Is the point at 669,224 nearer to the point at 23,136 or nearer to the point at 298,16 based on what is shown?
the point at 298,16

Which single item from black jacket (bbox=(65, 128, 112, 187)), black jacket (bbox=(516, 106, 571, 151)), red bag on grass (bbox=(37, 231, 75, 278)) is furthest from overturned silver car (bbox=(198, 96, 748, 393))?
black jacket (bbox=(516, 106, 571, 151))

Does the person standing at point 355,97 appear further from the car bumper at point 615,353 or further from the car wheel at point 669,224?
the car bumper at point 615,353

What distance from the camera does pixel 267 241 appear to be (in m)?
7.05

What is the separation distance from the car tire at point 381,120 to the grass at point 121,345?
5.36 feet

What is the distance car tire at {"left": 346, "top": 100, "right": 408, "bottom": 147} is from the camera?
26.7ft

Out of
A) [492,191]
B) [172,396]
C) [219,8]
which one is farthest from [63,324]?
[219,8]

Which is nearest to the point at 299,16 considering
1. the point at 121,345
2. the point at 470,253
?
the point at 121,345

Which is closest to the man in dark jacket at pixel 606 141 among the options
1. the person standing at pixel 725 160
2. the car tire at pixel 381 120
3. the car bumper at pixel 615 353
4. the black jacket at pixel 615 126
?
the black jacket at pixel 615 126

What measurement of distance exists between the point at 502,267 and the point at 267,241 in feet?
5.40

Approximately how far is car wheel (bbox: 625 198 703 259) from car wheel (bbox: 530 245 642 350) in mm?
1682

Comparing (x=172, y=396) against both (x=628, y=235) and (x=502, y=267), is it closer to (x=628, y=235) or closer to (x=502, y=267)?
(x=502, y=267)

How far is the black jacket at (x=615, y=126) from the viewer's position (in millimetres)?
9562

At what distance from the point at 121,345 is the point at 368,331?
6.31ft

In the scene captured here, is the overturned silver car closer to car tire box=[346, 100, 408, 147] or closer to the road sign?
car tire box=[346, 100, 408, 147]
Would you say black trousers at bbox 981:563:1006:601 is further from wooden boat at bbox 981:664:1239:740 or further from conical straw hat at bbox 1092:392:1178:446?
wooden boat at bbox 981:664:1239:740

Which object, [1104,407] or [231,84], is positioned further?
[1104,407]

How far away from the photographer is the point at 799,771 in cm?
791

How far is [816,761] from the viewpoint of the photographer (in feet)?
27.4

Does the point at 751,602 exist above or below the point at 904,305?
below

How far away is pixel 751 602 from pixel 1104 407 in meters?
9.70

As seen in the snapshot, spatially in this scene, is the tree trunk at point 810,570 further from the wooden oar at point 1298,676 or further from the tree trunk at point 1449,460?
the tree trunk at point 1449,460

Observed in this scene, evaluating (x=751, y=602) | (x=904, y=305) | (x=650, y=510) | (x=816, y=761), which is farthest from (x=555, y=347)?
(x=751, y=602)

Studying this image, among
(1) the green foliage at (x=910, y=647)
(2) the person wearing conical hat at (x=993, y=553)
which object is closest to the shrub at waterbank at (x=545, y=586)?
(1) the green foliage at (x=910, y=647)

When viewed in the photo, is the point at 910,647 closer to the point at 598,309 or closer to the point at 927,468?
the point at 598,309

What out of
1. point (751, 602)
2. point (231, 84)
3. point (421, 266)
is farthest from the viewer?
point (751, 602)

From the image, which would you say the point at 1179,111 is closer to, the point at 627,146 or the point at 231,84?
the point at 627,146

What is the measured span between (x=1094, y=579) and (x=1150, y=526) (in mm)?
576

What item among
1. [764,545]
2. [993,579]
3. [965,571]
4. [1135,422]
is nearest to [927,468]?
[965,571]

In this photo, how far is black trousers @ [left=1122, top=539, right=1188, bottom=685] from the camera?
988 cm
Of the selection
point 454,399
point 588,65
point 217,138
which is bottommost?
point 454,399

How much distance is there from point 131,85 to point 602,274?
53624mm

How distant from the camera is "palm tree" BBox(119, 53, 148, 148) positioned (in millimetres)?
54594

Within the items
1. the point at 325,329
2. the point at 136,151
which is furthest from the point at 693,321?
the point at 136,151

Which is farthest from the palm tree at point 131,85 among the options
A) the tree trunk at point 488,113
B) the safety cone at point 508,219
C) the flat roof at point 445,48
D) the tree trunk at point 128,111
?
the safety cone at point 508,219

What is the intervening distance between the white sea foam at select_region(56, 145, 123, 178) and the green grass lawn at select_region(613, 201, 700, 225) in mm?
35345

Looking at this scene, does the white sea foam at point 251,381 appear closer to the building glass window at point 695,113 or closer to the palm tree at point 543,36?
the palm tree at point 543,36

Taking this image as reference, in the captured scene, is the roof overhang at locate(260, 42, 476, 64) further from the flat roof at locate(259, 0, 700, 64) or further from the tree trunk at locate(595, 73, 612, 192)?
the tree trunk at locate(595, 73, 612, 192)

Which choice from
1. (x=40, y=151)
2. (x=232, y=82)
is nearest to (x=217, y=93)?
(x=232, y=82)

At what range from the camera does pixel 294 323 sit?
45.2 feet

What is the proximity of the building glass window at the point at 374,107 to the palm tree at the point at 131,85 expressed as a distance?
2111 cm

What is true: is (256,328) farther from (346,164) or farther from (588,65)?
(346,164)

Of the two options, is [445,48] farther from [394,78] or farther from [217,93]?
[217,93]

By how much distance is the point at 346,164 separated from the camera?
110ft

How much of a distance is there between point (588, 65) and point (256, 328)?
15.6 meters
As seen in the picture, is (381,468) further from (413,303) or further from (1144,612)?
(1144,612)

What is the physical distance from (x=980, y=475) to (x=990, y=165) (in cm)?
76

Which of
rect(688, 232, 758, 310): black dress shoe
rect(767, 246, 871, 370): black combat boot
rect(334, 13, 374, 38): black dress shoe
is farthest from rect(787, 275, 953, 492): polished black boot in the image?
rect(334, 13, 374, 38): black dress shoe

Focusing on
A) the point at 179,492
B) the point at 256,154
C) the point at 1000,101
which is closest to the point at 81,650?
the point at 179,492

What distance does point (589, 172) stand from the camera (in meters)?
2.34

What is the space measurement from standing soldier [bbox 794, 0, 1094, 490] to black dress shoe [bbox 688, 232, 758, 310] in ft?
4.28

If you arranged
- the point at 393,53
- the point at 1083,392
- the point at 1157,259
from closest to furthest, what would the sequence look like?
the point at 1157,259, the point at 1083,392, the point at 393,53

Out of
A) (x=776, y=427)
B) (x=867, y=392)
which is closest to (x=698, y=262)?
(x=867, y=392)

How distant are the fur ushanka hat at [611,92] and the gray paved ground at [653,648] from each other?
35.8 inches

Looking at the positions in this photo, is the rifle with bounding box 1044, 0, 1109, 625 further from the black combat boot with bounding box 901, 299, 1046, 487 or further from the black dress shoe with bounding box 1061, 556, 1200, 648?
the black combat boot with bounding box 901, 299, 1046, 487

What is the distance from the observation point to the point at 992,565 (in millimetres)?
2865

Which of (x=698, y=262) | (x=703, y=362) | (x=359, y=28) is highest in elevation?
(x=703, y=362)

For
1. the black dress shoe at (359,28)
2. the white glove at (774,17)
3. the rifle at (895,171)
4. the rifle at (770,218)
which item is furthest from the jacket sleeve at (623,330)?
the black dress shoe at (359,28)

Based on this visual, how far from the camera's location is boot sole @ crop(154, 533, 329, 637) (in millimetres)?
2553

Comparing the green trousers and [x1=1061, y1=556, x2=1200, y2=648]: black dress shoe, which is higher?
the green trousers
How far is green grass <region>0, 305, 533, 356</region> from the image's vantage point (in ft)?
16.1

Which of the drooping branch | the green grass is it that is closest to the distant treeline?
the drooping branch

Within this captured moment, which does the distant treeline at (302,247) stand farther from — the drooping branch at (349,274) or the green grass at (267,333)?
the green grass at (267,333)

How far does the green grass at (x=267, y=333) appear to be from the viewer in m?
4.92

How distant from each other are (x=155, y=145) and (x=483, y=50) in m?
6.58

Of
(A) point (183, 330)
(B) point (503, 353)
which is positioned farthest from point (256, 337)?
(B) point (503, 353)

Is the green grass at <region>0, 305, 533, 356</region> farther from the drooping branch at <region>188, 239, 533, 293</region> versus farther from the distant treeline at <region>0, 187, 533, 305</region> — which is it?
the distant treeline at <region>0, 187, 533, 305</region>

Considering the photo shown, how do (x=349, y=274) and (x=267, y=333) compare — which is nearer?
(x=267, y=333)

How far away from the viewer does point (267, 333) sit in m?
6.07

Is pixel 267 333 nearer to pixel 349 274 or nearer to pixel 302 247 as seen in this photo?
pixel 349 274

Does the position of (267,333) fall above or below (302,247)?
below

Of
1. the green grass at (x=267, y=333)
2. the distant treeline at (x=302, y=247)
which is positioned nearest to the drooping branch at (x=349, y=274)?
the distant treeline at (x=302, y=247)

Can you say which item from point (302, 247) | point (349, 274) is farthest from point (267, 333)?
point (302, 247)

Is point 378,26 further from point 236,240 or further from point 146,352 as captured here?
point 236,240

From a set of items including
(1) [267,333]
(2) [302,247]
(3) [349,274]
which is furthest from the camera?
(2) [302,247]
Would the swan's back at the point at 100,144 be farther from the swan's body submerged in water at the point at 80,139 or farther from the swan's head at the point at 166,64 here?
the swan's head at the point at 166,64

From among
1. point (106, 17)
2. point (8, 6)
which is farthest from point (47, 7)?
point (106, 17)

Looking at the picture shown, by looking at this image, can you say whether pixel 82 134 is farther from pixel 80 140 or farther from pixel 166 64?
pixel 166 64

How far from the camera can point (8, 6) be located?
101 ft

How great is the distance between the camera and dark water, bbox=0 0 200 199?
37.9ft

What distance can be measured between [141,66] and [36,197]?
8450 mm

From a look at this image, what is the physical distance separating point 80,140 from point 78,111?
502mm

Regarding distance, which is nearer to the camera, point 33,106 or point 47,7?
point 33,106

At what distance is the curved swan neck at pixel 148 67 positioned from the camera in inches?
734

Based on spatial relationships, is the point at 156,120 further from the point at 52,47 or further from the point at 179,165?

========

_Problem to solve:_ In the records above, find the line containing "Would the swan's"; please retype it and every line after it through the last line, exactly and with nothing else.

_Output below:_
Would the swan's back at the point at 100,144 be farther from the swan's body submerged in water at the point at 80,139 or farther from the swan's head at the point at 166,64 here?
the swan's head at the point at 166,64

From among
1. point (106, 17)
2. point (8, 6)
which is farthest from point (47, 7)?
point (106, 17)

Looking at the picture shown, by looking at this image, can you say whether pixel 82 134 is farther from pixel 80 140 or farther from pixel 166 64?
pixel 166 64

How far from the camera can point (8, 6) be located?
101 ft

How great is the distance between the camera and dark water, bbox=0 0 200 199?
37.9ft

What distance can be measured between [141,66] and [36,197]?
8450 mm

From a look at this image, what is the physical distance separating point 80,140 from point 78,111?
502mm

Regarding distance, which is nearer to the camera, point 33,106 or point 47,7?
point 33,106

At what distance is the curved swan neck at pixel 148 67 positioned from the camera in inches?
734

Based on spatial relationships, is the point at 156,120 further from the point at 52,47 or further from the point at 179,165?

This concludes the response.